Several locations surfaced repeatedly in our conversations – each with its own strategic role in the emerging defense landscape:

El Segundo, CA

  • A cluster of defense tech startups anchored by legacy aerospace, SpaceX headquarters in Hawthorne, and connectivity to San Diego’s military footprint down the coast. Several founders we met love “the gund.”

Austin, TX

  • A culturally magnetic hub with startups like Saronic (autonomous naval surface vessels) and OpsLab (air squadron operations software), Austin also has the Capital Factory, an accelerator that connects Texas entrepreneurs to D.C. stakeholders.

    • Capital Factory maintains an outpost in D.C.’s Union Market, giving founders federal proximity without needing a Beltway office.

Tulsa, OK

  • Tulsa is actively campaigning to be the Drone Capital of the World. The region has built a drone ecosystem to do it – from Skyway Range flight testing, to drone-as-first-responder deployments, to converting local manufacturers into drone suppliers.

Florida

  • Multiple assets anchor Florida’s defense base — Panhandle shipbuilding and aerospace, U.S. Central Command in Tampa, and spaceport infrastructure at Cape Canaveral.

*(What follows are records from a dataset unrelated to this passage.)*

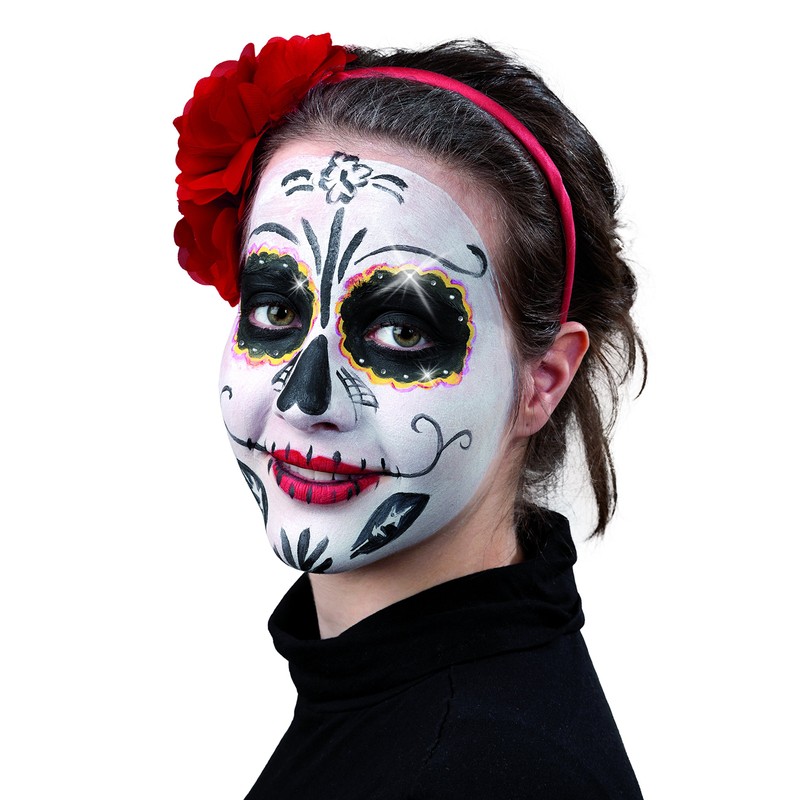 HEITMANN DECO 7445 Day of the Dead Make-Up Set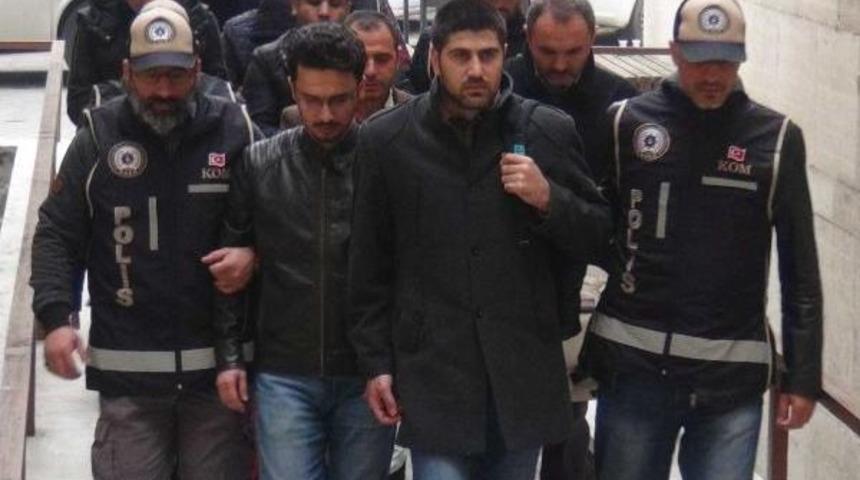 Bursa'da 10 Kişi Fet&ouml;'den Adliyeye Sevk Edildi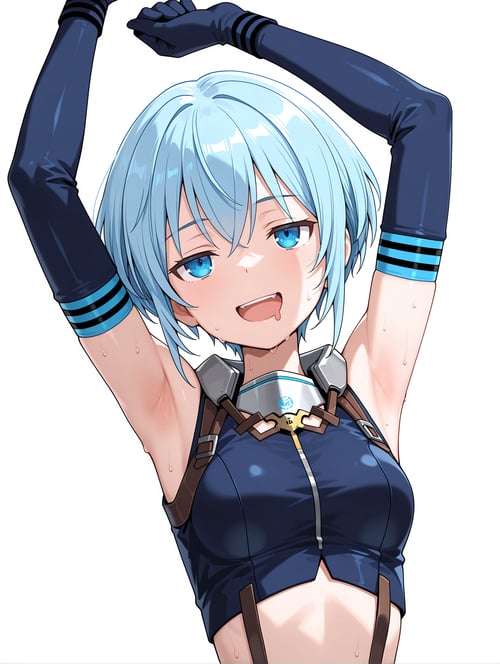 【Illustrious】ニーナ・カリーニナ アリス ギア アイギス (Nina Kalinina) by sg5e3 on Tensor.Art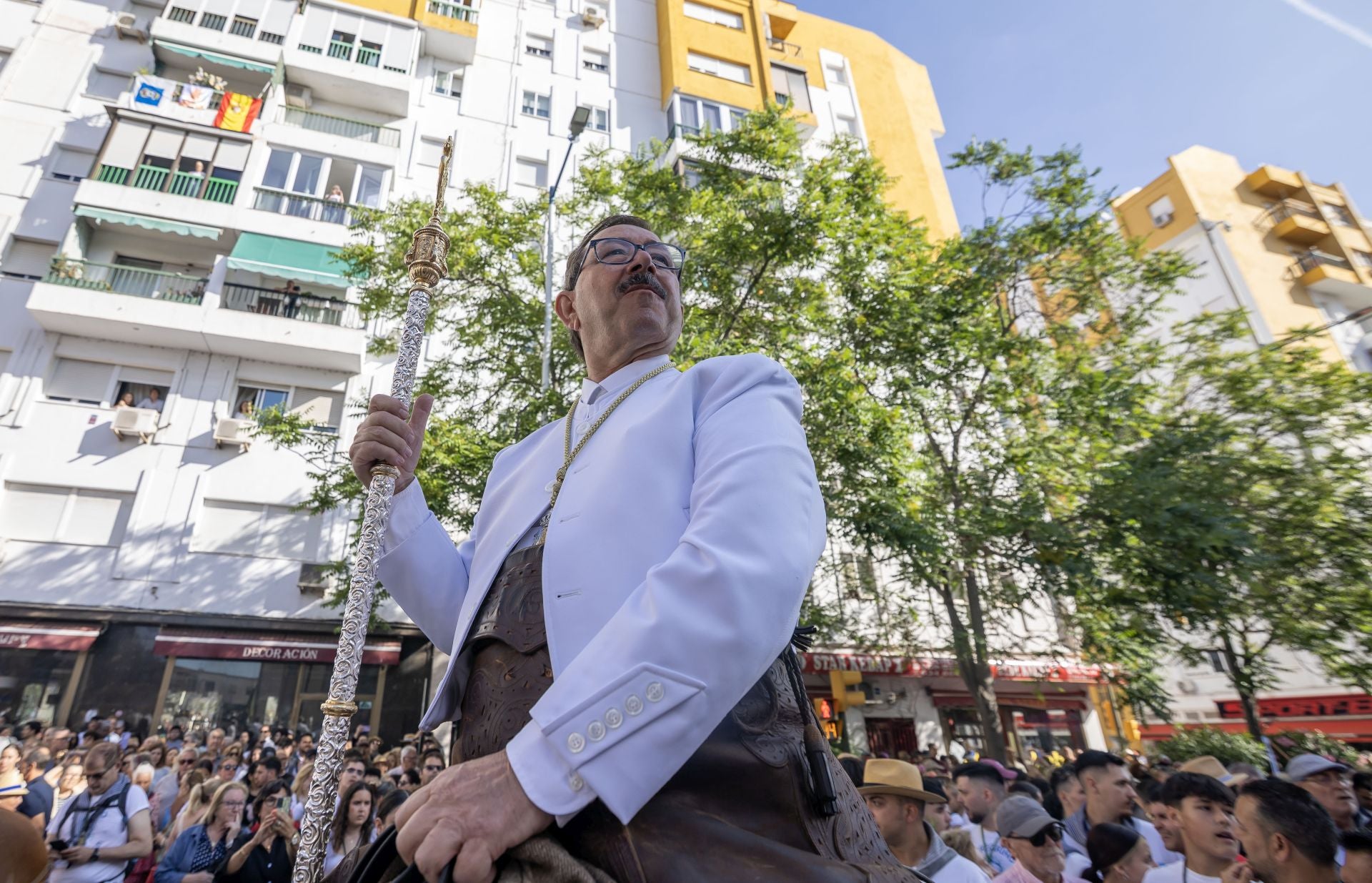 Huelva en pie para despedir a sus peregrinos
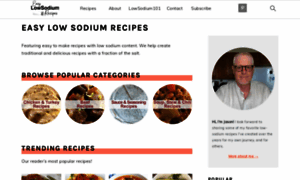 Easylowsodiumrecipes.com thumbnail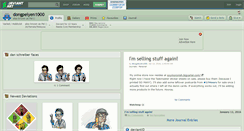 Desktop Screenshot of dongpeiyen1000.deviantart.com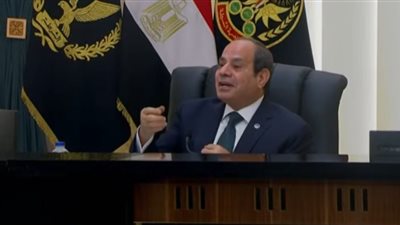 السيسي: الإرادة الحقيقية والعمل مفتاح تحقيق كل ما نرغب فيه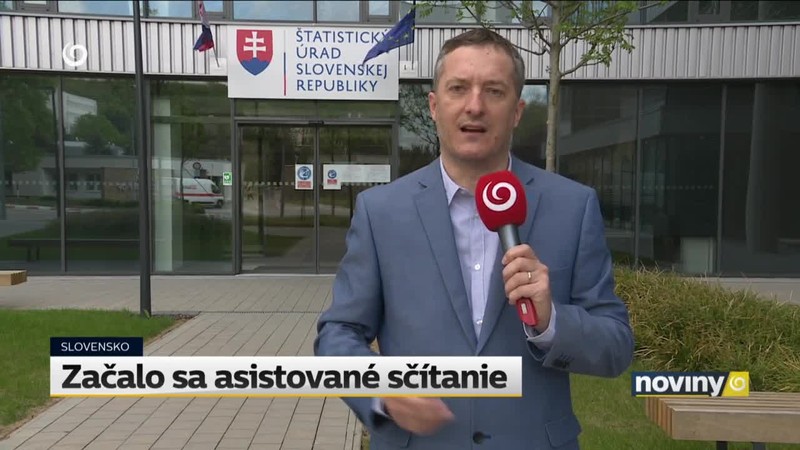 Začalo sa asistované sčítanie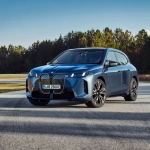 BMW iX facelift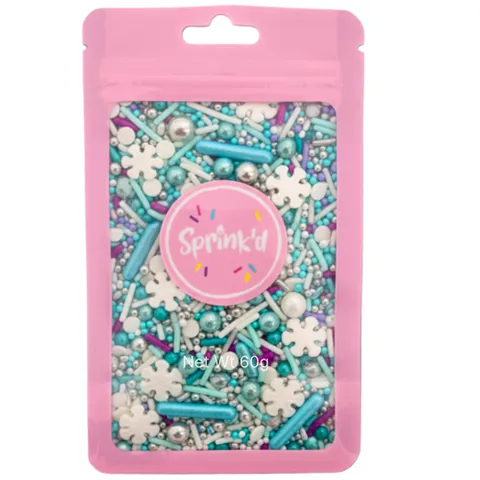 Sprinkle Mix | Frosted Medley - 60g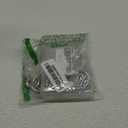 sprookber Stainless Steel Spring Snap Hook Carabiner - 304 Stainless Steel Clips, Set of 6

    • Savills’ Ken Biberaj also pointed to Miami, which is home to eMerge, an annual dual-use summit for Florida with a similar goal as Utah’s Zero Gravity Summit.

Rhode Island

  • A quietly potent maritime-defense cluster, home to Anduril, VATN Systems, and HAVOCai – built on New England’s deep underwater-warfare heritage.

Huntsville, AL

  • Another week of Standard & Works reporting meant another round of Huntsville being name-checked in conversations – from its legacy aerospace roots to its PhD concentration, the city’s gravitational pull keeps widening.

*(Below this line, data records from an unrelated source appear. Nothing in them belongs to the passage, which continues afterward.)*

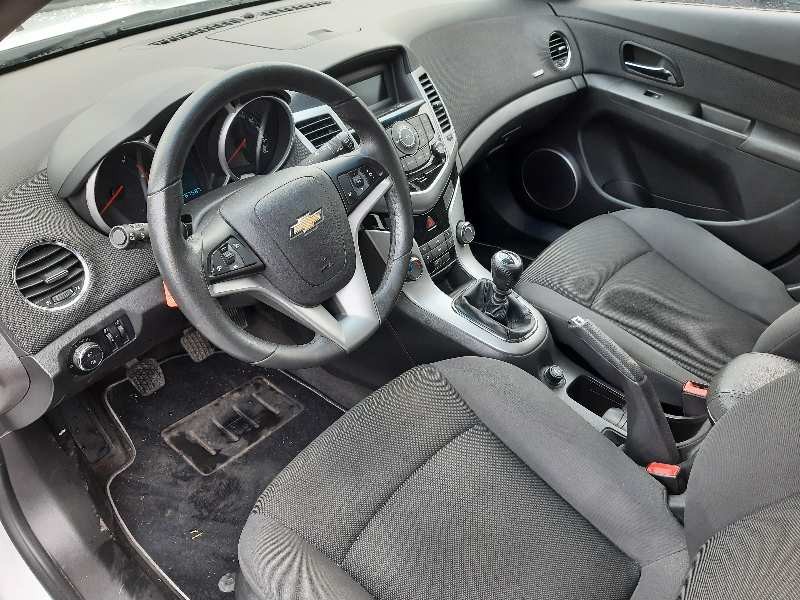 chevrolet cruze del año 2012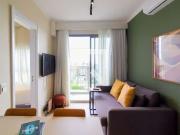 Cobertura para Locação em São Paulo/SP Campo Belo 2 Quartos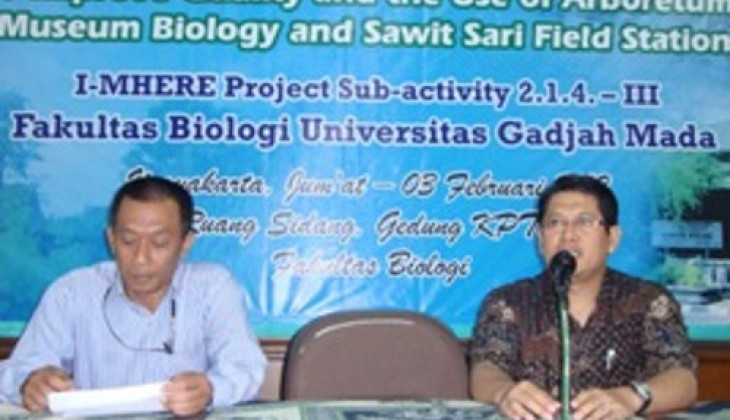 Biologi UGM Dongkrak Penelitian di Kebun Biologi, Museum Biologi, dan Stasiun Penelitian Sawitsari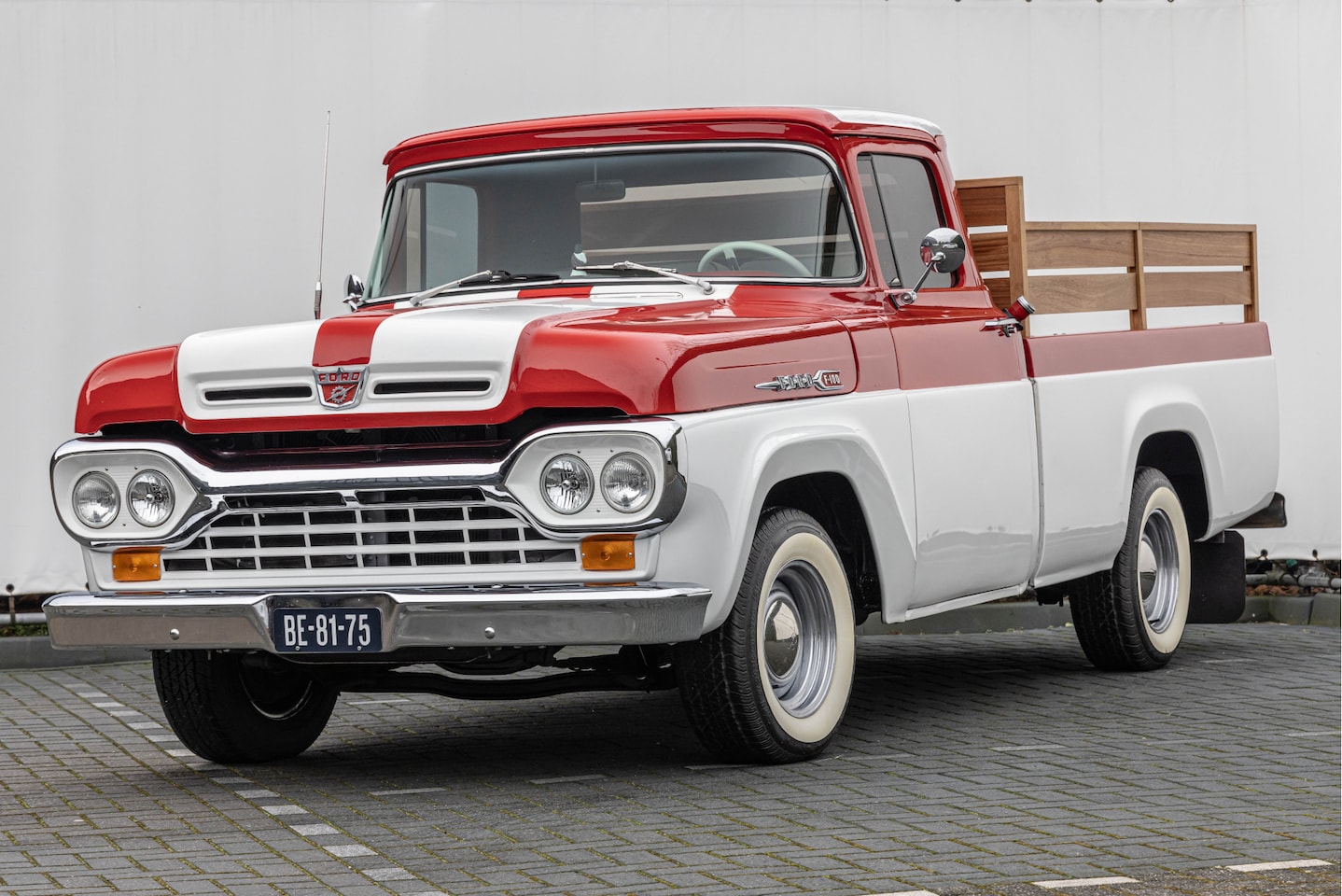 Ford F100 - F-100 Pick-Up 1960 390 CI - AutoWereld.nl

🪨 The Critical Ingredient – America’s Silicon Chain

Along the Appalachian Mountains is something rare – a vertically integrated silicon supply chain.

  • Upstream of the blast zones, the test ranges, the hardwon manufacturing, and the vital missions are the nation’s critical materials.

  • Silicon is the physical substrate of modern warfare – a material embedded in nearly every modern defense system.

Bill Hightower, a former Alabama state senator and now VP of U.S. Corporate Affairs for Ferroglobe, explains:

  • “There are only two silicon metal producers in the United States. Ferroglobe is by far the largest.”

The company’s U.S. footprint isn’t by accident:

  • “Most of our facilities are along the Appalachian range – because of the abundance of water, cheap energy, and the geological formation of the quartz itself.”

Small-town America powers it, Hightower says.

  • “One of the delights of my job is that I get to go into plants where we have three generations of family that have worked there.”

At the source, the mining process itself is surprisingly regenerative:

  • “Farmers love us. We dig 20 or 30 feet under the soil and pull up quartz gravel. We wash it out, put the dirt back, and then take the gravel to our smelter. We are actually leaving the land better than when we found it – and that’s not just a tagline.”

Hightower is blunt about the stakes: if the U.S. wants strategic autonomy from China, it needs to secure the country’s silicon supply chain.

  • “Think how much more effective a drone can be if it’s lighter or if it performs better.”

  • “Silicon metal goes into things like gaskets for rockets, high-heat ceramic applications in engine turbines, and warfighter vests.”

It’s a reminder that the defense map goes beyond missions and startups – it’s also materials.

  • “I want people to understand the importance of silicon. It’s almost like gasoline in your car – you’ve got to have it in order to produce the things that we all enjoy.”

That concludes today’s tour. Of course, we will be covering this sector as it continues to evolve. In the meantime, have a great weekend and Thanksgiving.